The Group has made excellent progress in these core areas, resulting in a strong
financial performance. Turnover from continuing operations has increased by 34%
to £86.8m (2006: £64.9m) and profit before tax excluding intangible asset
amortisation, exceptional items has improved from a loss of £0.4m to a profit of
£1.5m.
The sale of Symphony generated £11.0m cash proceeds before expenses of £0.8m,
and a profit of £8.7m for the Group. £10.2m of cash generated was used to
acquire shares in Eckoh, including a £7m tender offer to shareholders which
concluded in February. The increase in profitability and reduction of shares in
circulation has resulted in earnings per share increasing from 0.4p to 3.2p.
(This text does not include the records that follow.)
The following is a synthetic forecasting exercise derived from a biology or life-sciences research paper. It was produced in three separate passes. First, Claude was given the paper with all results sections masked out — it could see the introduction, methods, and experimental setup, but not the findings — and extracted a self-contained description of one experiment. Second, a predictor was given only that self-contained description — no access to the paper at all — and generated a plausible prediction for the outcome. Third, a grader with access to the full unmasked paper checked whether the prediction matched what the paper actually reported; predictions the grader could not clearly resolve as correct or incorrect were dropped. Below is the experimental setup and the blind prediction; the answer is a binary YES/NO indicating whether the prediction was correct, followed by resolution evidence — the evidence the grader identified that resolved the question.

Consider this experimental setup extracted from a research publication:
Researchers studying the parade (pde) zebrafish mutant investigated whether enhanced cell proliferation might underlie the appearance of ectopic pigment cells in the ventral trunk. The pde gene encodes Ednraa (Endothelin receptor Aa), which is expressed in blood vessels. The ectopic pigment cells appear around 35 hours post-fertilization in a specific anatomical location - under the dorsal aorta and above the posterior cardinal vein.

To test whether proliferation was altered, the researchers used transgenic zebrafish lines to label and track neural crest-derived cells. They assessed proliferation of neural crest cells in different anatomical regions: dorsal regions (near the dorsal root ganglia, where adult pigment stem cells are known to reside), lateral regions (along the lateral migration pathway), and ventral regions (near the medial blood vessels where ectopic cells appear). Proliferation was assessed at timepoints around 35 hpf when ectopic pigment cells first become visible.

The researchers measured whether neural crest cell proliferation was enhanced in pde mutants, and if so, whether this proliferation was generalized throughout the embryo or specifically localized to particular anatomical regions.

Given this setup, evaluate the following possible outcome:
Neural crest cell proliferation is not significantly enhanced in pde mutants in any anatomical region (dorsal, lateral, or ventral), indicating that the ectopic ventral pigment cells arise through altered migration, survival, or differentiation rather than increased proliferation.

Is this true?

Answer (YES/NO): NO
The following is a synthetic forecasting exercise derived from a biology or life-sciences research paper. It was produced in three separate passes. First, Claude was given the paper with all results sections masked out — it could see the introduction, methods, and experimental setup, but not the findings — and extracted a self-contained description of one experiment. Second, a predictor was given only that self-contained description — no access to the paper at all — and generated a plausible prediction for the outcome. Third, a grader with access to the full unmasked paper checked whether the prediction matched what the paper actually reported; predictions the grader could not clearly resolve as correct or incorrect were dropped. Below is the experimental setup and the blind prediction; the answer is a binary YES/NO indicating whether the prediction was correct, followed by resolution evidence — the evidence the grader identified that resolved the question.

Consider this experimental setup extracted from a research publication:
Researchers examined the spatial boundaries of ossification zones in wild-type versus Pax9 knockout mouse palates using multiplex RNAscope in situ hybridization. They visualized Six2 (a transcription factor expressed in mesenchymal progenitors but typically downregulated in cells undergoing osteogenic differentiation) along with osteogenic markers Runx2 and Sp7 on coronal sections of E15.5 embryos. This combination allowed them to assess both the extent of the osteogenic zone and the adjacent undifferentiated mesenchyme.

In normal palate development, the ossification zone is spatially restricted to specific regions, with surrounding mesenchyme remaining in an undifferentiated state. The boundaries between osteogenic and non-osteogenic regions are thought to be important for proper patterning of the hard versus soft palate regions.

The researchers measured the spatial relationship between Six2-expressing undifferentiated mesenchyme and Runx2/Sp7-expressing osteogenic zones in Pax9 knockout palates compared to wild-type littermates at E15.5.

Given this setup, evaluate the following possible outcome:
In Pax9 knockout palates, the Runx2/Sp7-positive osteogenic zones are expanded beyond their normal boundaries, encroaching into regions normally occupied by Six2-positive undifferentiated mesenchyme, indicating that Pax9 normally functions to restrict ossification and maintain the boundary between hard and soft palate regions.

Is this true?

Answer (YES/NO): NO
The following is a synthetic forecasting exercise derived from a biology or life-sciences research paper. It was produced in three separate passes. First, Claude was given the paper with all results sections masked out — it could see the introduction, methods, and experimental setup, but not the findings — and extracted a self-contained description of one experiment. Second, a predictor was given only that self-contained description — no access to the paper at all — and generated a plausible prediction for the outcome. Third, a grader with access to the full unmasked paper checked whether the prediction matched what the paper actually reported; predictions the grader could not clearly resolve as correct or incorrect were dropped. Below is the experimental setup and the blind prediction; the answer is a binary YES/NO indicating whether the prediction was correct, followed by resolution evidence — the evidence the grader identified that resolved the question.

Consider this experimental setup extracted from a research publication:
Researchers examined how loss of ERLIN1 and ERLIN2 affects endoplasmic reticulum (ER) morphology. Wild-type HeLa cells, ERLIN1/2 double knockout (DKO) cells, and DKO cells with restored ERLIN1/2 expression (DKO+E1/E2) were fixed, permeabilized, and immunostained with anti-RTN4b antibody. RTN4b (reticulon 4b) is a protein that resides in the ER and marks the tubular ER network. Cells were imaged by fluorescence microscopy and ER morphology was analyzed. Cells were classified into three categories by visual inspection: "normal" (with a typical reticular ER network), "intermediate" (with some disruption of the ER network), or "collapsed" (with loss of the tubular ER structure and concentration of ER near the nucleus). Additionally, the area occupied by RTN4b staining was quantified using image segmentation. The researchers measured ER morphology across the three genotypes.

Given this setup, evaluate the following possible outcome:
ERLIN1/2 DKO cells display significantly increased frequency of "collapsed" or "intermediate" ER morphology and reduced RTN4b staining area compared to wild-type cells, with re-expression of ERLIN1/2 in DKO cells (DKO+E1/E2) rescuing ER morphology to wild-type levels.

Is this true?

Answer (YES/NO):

Eckoh will continue with a strategy of concentrating on the core parts of the
business and the Speech Solutions division in particular. Developments in North
America where Microsoft, Google and Nuance have all made significant investments
in speech recognition and managed service operations have confirmed the belief
of the directors that huge value exists within this market. Eckoh continues to
have substantial cash reserves and will look to expand the Speech business
throughout Europe to further establish a clear leadership in the European Speech
Recognition market.
Continuing operations
1. Eckoh
The Speech Solutions and Client IVR divisions both operate under the common
Eckoh brand and many employees are shared across both activities. However, the
nature of the businesses, their margins and their opportunities for growth are
quite different and on that basis we continue to report their results
separately.
1.1 Speech Solutions
Eckoh is the UK's largest provider of hosted speech recognition solutions with
the broadest client portfolio and sector penetration. Our services are used by a
wide range of mass market organisations to serve millions of customers and our
clients include BT, National Rail Enquiries, Parcelforce Worldwide, AXA PPP
healthcare, TD Waterhouse and Scottish Power.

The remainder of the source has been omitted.